IE problem

How do I fix the widgets on the left sidebar of this custom WordPress blog? In IE 5 - 7, Popular Posts, Tags, Favorite Links, and Related Posts are way, way over to the left and cut off in at least one of the versions. It’s supposed to look like it does in FF or IE 8.

And, the whole design of the blog is messed up in IE 5. Is it still standard, accepted practice to design for IE5? I’ve heard differing opinions. Anyway, would love to know the fix if it’s not too complicated.

Thanks so much!

I always forget that!!

Thank you, thank you Ralph. That took care of it!

Right. I’ve got FB and use it. I don’t think I would have seen the problem though. I forget about setting the default margins and padding. Actually, I thought this was taken care of with this code:

body{
margin:0;
padding:0;
font-family:Verdana, Arial, Helvetica, sans-serif;
font-size:12px;
line-height:18px;
background:#70C6C5;
}

Ahhh…thank you!

Great! Make sure to use Firebug to test these elements. I’m no genius. I just hover over the element (in this case the UL) and see the big fat left padding on it. A great time-saver. :wink:

In that case, remove the negative margin and also add

padding: 0;

There is a large left padding applying at the moment, which the browser is adding by default. Most time when styling elements you need to zero out margins and paddings to avoid being caught by the default margins and/or paddings applied by browsers.

No, that only removes margin and padding from the body element. To bulk remove margins and paddings, you need something like this:

html, body, div,
h1, h2, h3, h4, h5, h6, p, a, blockquote, pre, code, hr, img,
form, fieldset, legend, label, textarea, 
span, em, strong, sub, sup, cite,
table, tbody, td, tfoot, th, thead, tr, tt,
dl, dt, dd, ol, ul, li {
    margin: 0;
    padding: 0;
}

The only thing is if I don’t have a negative margin, the LIs indent way too much??

I still make sure that the page is USABLE in 5.x, but I don’t even try to make it look 100% perfect – though about 90% of my pages do anyways because of certain design decisions I make… Like:

  1. Never declare width or height the same time as padding or border on the same dimension…

and… uhm… Yeah. From there, if it works in 6, it should work in 5.5 and maybe 5.2. (though I don’t test for 5.2 anymore)

One simple rule that means you could even in most cases leave IE in quirks mode and the page would still work the same cross-browser… Which stands to reason since 5.x doesn’t have the doctype trigger or standards mode.

Now in your case, you are pretty well boned because wordpress’ markup is usually complete trash with too much stuff NOT generated by the theme… as evidenced by the unclosed tags and 29 validation errors.

Still, stylistically I don’t see anything on the page that would/should bar you from making it work back to IE 5.5, or that if written properly in the first place would cause such issues… but looking at the markup and CSS it would be faster to throw it all away and start over clean than to try and save anything that’s in there.

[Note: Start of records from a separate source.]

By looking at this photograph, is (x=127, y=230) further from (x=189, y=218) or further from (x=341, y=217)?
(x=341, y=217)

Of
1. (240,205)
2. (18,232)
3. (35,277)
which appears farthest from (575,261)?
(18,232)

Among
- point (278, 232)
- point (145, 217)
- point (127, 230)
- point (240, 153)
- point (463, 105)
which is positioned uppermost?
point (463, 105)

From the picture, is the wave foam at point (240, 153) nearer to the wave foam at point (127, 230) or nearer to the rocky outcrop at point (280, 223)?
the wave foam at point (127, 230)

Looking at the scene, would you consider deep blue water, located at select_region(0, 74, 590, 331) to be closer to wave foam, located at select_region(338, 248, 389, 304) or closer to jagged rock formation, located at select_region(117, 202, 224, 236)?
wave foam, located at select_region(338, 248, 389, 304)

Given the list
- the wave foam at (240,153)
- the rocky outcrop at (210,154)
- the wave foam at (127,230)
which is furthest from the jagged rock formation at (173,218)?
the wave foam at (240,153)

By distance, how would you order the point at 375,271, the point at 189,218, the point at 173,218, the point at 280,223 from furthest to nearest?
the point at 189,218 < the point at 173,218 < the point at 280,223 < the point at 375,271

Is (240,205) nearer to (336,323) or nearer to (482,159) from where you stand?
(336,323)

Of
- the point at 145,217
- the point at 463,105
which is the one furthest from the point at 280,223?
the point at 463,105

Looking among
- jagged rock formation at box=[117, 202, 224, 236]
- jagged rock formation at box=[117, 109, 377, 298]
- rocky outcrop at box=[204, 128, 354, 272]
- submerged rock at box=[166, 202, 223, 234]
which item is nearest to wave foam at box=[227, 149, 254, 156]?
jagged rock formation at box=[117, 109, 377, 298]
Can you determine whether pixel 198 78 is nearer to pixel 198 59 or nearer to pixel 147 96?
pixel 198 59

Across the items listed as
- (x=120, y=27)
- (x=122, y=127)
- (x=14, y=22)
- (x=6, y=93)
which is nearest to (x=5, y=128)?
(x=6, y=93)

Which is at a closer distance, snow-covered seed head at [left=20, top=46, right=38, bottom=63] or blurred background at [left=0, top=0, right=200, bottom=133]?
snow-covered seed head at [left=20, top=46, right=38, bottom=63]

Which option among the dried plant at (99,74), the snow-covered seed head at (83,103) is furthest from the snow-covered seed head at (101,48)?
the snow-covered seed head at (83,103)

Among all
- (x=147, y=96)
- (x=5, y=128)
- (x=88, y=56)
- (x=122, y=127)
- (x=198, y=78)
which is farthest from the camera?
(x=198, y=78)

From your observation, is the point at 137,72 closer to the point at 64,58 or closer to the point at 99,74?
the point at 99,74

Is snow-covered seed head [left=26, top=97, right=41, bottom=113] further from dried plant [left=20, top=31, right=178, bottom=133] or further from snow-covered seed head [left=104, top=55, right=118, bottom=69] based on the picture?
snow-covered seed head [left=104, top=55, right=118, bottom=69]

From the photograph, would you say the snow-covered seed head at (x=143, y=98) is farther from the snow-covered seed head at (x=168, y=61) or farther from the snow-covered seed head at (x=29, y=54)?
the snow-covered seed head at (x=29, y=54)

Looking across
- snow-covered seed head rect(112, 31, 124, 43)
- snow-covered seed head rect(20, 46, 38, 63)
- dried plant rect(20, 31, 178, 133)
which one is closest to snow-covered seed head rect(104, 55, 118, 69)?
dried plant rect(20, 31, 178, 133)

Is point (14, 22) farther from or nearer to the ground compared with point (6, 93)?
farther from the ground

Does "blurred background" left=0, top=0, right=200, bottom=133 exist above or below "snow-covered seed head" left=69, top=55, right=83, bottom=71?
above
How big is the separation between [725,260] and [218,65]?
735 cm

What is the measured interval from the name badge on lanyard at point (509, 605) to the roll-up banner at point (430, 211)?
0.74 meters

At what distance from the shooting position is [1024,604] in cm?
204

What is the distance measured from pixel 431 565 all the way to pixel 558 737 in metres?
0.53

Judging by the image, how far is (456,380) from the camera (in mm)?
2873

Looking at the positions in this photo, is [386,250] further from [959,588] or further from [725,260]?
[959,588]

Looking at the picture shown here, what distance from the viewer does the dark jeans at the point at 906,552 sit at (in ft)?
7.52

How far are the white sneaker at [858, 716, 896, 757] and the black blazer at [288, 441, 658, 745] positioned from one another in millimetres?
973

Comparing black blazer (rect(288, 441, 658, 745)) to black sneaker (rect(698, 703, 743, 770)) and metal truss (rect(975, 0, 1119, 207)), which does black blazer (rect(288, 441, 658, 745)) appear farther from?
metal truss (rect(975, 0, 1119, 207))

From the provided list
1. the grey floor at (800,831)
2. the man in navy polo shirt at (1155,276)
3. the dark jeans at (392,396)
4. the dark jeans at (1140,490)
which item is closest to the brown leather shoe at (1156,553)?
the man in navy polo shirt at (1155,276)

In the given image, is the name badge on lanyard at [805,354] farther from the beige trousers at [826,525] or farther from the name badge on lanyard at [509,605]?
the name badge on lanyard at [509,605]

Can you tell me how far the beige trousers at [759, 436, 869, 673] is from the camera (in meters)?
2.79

The number of people still using IE5 is tiny. Last month, my site saw 0.03% of visitors using IE5.5 or older - that’s about 1 in 3000.

If the design is usable in IE5, I would leave it at that. It really isn’t worth spending any time making it look good for the extremely rare person using such antiquated kit. If the design is so completely wrecked that it isn’t usable, and you want to make sure that people with IE5 can get to it, you’re probably best off just serving “lt IE6” with a ‘browser default’ stylesheet, or maybe a bit of styling if you want to make it look better.

Well, quite a few people still like to tinker with T-Model Fords, I hear. :wink: IE5 is long gone, and no web designer should have to worry about it. Even IE6 is in its final death throws.

I can’t vouch for all the problems here, but one thing that stands out is that you have a large negative left margin on those LIs that are hanging out to the left. That should never be necessary, so remove that for a start. Perhaps give the LIs a width to help the ancient browsers.